**Instructions for the task:**
Copy the passage below on trends in building computer systems word for word, in full.

**Text segment:**
First of all, everyone is building systems. Everyone is building complete systems. As I said before, you're not the speech person or the identity-recognition person or the tracking person or the performance person. You're collaborating to create a Kinect or an autonomous vehicle. And that systems view of the world is propelling us all forward.
Secondly, AI and systems are converging. All systems have to be smart. All systems have to deal with uncertainty.
Third-- again, you heard this from Victor earlier today-- ubiquity, embodiment, invisibility. Systems are really part of the fabric of our lives. They're not thought of as computers. The ones that are thought of as computers are the small number-- the 1% that are kind of annoying. The ones that are part of the fabric of your lives are the ones we're building as we go forward.
Two more, and these arose from discussions with Butler Lampson over the past couple of weeks. Increasingly, best efforts is good enough. Now banking systems have to be reliable, although maybe the ATM doesn't have to be up all the time, as long as it at least records your transactions correctly.
But many systems-- Facebook, Amazon, Google-- don't have to get it totally right. It's more important to be there, to be fast, to be cool if you're a game or something like that. And you really couldn't afford to build a 100%-reliable system at the scale we're building. So this notion that best efforts is good enough--
And it's something we've been practicing for decades. Right? One of the breakthroughs of Ethernet, back in the 1970s, was it was a best-efforts network, and its best effort was good to a couple of [? lines, ?] and that was good enough. You could always retry at a higher level. The end-to-end principle-- another contribution of MIT. It's telling me I'm done.
Secondly, reusable components are finally catching on. Now we've had the notion for decades, in software, that you would create modules that could be reused. The truth is, I think people always viewed the understanding in reuse as more complicated than just building it again.

**Supplied material:**
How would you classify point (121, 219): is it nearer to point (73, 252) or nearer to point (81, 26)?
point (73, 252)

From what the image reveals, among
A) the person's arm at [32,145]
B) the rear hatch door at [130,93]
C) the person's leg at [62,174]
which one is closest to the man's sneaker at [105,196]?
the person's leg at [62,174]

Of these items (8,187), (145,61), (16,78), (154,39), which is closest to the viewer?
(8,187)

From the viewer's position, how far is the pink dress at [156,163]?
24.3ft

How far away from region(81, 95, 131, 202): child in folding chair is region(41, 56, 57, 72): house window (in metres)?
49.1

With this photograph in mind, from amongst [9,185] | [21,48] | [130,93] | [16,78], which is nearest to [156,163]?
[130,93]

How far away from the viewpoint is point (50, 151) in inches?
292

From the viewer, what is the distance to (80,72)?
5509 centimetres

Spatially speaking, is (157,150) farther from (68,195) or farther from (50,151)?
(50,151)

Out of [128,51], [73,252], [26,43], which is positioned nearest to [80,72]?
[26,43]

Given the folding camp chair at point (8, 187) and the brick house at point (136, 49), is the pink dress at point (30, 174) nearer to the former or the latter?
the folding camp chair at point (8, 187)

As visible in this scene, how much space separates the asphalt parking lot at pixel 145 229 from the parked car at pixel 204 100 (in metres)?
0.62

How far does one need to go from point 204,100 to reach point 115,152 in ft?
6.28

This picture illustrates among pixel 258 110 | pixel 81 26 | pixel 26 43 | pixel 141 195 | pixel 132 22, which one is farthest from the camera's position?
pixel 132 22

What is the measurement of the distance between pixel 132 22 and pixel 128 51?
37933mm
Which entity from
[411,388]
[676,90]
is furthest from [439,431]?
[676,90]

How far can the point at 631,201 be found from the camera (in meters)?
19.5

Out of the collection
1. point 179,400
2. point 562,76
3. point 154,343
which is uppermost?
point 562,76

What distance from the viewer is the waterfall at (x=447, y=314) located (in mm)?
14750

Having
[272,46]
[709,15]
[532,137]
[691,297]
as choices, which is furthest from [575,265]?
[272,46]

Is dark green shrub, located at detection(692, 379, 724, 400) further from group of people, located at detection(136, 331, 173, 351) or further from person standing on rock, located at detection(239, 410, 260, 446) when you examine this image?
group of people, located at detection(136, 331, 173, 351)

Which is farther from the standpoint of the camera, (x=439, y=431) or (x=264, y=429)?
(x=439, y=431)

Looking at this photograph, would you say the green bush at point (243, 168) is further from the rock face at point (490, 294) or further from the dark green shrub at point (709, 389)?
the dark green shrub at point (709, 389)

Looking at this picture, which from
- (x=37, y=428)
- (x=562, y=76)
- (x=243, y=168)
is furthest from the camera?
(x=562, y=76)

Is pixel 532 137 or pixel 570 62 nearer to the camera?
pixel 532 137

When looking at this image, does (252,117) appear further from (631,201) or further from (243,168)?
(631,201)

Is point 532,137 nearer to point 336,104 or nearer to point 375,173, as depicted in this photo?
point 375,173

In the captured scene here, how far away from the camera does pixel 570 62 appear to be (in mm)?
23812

* * *

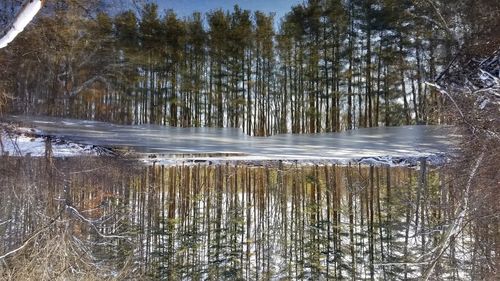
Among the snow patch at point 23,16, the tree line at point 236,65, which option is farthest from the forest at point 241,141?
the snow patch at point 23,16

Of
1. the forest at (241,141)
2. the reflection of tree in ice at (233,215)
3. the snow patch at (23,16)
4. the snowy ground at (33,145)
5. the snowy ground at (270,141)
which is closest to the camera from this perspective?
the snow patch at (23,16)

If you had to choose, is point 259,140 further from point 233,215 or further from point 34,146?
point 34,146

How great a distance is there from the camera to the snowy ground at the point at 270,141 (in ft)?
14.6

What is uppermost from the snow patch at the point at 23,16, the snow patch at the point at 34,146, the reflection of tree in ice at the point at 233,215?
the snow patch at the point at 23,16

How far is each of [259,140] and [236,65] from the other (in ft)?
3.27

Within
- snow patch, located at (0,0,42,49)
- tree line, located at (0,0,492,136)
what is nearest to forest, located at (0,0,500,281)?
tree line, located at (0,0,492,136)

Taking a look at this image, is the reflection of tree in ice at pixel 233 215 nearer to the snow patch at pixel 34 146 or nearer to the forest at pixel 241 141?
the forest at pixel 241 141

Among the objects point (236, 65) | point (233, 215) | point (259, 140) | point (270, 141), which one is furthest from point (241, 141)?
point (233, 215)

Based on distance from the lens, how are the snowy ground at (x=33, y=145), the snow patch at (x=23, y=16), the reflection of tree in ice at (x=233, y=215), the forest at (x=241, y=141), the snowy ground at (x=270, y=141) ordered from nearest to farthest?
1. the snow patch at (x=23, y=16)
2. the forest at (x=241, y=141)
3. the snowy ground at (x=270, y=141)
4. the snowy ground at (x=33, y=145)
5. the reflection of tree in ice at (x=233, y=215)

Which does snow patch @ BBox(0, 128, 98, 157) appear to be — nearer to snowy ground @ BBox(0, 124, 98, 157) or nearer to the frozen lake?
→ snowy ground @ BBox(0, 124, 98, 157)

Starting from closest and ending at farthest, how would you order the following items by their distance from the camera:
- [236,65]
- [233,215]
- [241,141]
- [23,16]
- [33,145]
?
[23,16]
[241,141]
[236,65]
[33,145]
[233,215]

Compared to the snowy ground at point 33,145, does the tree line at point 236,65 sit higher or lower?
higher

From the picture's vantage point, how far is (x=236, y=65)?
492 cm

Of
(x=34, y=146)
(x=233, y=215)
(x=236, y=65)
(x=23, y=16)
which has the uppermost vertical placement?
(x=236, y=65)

**Task result:**
First of all, everyone is building systems. Everyone is building complete systems. As I said before, you're not the speech person or the identity-recognition person or the tracking person or the performance person. You're collaborating to create a Kinect or an autonomous vehicle. And that systems view of the world is propelling us all forward.
Secondly, AI and systems are converging. All systems have to be smart. All systems have to deal with uncertainty.
Third-- again, you heard this from Victor earlier today-- ubiquity, embodiment, invisibility. Systems are really part of the fabric of our lives. They're not thought of as computers. The ones that are thought of as computers are the small number-- the 1% that are kind of annoying. The ones that are part of the fabric of your lives are the ones we're building as we go forward.
Two more, and these arose from discussions with Butler Lampson over the past couple of weeks. Increasingly, best efforts is good enough. Now banking systems have to be reliable, although maybe the ATM doesn't have to be up all the time, as long as it at least records your transactions correctly.
But many systems-- Facebook, Amazon, Google-- don't have to get it totally right. It's more important to be there, to be fast, to be cool if you're a game or something like that. And you really couldn't afford to build a 100%-reliable system at the scale we're building. So this notion that best efforts is good enough--
And it's something we've been practicing for decades. Right? One of the breakthroughs of Ethernet, back in the 1970s, was it was a best-efforts network, and its best effort was good to a couple of [? lines, ?] and that was good enough. You could always retry at a higher level. The end-to-end principle-- another contribution of MIT. It's telling me I'm done.
Secondly, reusable components are finally catching on. Now we've had the notion for decades, in software, that you would create modules that could be reused. The truth is, I think people always viewed the understanding in reuse as more complicated than just building it again.